Mister Top Notch


Mister Top Notch ran a nice race in the Leopardstown Chase at Leopardstown on Sunday, kicking off out the back, making good progress down the back straight against an ever-increasing pace, and jumping well. It looked like he blew up on the run around the home turn, but he seemed to find his second wind, and stayed on again up the hill to finish fifth, just three parts of a length behind Finger Onthe Pulse in third.

This was a more than satisfactory run from Mister Top Notch, given that he had been off the track for three months before this run. There is no question that the son of Mister Lord is a high class individual. He won the Grade 1 Dr PJ Moriarty Chase as a novice, he won the Leopardstown Chase last year when it was run over three miles under top weight of 11st 10lb, and he finished fourth in last year's Hennessy, just six lengths behind the winner The Listener.

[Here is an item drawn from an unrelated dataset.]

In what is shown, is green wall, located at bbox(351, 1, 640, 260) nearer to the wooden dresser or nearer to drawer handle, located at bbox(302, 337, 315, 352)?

Trainer Davy Fitzgerald intimated before Sunday's race that he had the Aintree Grand National in mind for Mister Top Notch this year, and that is really interesting. He ticks an awful lot of the boxes that you look for in a Grand National winner. He is 10 years old (like two of the last three National winners and three of the last six), he is trained in Ireland (like six of the last 10 winners), he was bred in Ireland (like nine of the last 10 winners), he is a good safe jumper, he handles all types of ground, he has loads of stamina, and it now looks like he will be trained specifically for the race. It is a little bit of a worry that all of his best performances seem to have been at Leopardstown. However, Aintree is quite like Leopardstown in that it is left-handed and relatively flat, and Mister Top Notch proved when he ran so well to finish second to Dear Villez off top weight in the Munster National at Cork in October that he wasn't merely a one-track pony.

His current rating of 158 would ordinarily be much higher than ideal, and would see him set to carry top weight, or close to it, in a normal year, but there is a real chance that this will not be a normal year. If Denman takes his chance - and current indications are that he will, all being well - Mister Top Notch would be allotted a weight in the low 10sts, and he would be one of only a few horses who would be able to compete of their correct handicap marks. There is a little bit of 55 available about Davy Fitzgerald's gelding on Betfair and Betdaq, but even the 40/1 at which you can back him with Ladbrokes is more than fair. If he and Denman both make it to the starting gate, he couldn't be much more than 1/4 those odds.